3. Les Places Royales (le 12 janvier)

  • Some of the reasons the Duke de la Feuillade built the Place des Victoires (it was actually not initiated by Louis XIV) were to gain friendship and admiration from the king and to promote aristocracy, since more bourgeoisie or “new money” were gaining favor.
  • Covered passages through buildings were created to allow royalty and other important people to easily move from their homes to the Grands Boulevards and other sources of entertainment.

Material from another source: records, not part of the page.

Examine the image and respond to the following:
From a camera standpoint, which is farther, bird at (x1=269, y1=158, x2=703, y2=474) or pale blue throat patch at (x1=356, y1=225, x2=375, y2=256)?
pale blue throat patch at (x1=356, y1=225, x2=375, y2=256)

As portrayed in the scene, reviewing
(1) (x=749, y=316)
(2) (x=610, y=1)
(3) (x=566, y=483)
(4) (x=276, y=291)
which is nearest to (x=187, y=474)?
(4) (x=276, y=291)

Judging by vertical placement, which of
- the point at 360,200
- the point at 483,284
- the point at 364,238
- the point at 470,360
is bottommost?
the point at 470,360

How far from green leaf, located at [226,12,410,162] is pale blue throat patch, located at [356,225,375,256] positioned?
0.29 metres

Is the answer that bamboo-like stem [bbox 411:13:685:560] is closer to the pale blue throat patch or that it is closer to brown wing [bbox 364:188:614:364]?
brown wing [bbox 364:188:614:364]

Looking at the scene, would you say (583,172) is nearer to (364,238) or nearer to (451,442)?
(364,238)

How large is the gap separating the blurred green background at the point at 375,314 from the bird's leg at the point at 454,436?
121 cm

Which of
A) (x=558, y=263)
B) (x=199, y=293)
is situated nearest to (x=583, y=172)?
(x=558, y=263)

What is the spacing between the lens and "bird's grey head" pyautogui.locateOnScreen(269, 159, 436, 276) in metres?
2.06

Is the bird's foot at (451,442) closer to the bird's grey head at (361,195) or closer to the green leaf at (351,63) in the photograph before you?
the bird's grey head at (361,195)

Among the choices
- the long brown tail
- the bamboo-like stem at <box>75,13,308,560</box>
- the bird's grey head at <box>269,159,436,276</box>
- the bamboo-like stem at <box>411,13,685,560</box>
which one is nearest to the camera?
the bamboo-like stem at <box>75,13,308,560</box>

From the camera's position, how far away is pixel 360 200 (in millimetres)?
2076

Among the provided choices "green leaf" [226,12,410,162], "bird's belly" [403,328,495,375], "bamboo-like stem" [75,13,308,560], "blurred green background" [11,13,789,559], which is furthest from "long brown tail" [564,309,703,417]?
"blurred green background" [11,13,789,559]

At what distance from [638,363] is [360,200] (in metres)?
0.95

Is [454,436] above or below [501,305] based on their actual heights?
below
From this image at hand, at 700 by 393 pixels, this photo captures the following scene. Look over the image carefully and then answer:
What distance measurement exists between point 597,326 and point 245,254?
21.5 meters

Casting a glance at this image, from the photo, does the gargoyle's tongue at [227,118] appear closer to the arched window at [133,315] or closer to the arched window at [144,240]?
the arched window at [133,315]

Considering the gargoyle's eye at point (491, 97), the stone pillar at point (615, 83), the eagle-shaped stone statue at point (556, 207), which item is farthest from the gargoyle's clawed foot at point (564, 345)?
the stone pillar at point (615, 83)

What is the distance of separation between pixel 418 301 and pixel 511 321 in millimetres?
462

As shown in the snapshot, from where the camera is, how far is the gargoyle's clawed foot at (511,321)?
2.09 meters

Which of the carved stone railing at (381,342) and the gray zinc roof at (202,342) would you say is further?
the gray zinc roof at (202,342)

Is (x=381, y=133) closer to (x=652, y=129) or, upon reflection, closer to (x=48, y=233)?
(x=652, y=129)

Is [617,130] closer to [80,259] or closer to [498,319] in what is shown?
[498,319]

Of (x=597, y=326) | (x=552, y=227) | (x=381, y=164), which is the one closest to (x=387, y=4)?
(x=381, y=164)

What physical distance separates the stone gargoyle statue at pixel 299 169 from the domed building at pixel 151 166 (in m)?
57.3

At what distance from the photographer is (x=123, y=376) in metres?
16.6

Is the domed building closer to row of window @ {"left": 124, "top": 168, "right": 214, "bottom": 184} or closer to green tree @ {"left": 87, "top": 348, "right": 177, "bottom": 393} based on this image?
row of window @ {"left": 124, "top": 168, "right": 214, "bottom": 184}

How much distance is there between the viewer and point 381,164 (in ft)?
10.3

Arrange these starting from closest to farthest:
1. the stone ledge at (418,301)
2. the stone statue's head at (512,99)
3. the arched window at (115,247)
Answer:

  • At the Square Louvois, the largest theatre in Paris was constructed, but it was demolished after the Duke of Berry was assassinated there in 1820. Fortunately, his wife was pregnant at the time of his murder, so there was hope for the royal chain.
  • At one time, Catherine de Medici had a palace where the Jardin de Tuileries is now located, but it burned down.

4. Le Parc Monceau et le Paris de Haussmann (le 14 janvier)

  • Parc Monceau existed before the 19th century but was known as Folie de Chartres.
  • Parc Monceau was redesigned under Napoléon III to include aspects of different countries and cultures, including Italian columns and an Egyptian pyramid.


  • The park was designed to be an English style garden for several reasons: a French style garden was meant for one owner and not the public. Also, they didn't want to have flowers (as in a French style garden) because people would pick them.
  • Apartments in the Haussmann-ian style have two staircases: a principle one for residents and another one for servants.
  • The Grands Boulevards were established for four main reasons:
    1. to increase commerce and reduce traffic
    2. to show off monuments
    3. to clear out disgusting and unclean neighborhoods
    4. to discourage revolutions among the public

5. De l'Hôtel de Ville jusqu'au Parc de Bercy (le 15 janvier)

  • François I is represented by a salamander in French art.
  • Henri II is represented by 3 crescents.
  • Louis XIV was de-virginized (dépuceler) by Catherine de Beauvais. A sculpted head depicting her likeness (shown below) is found inside the Hôtel de Beauvais.


  • At the Eglise St. Paul–St. Louis, the aristocratic residents of the “quartier” would send their servants early in the morning to guard their spots.
  • The Place des Vosges was the site of many duels until Richelieu outlawed them, causing a scandal.
  • The Opéra Bastille was created under François Mitterrand to make opera more accessible to the general public. Madame de Sévigné even had her own reserved seat at the opera.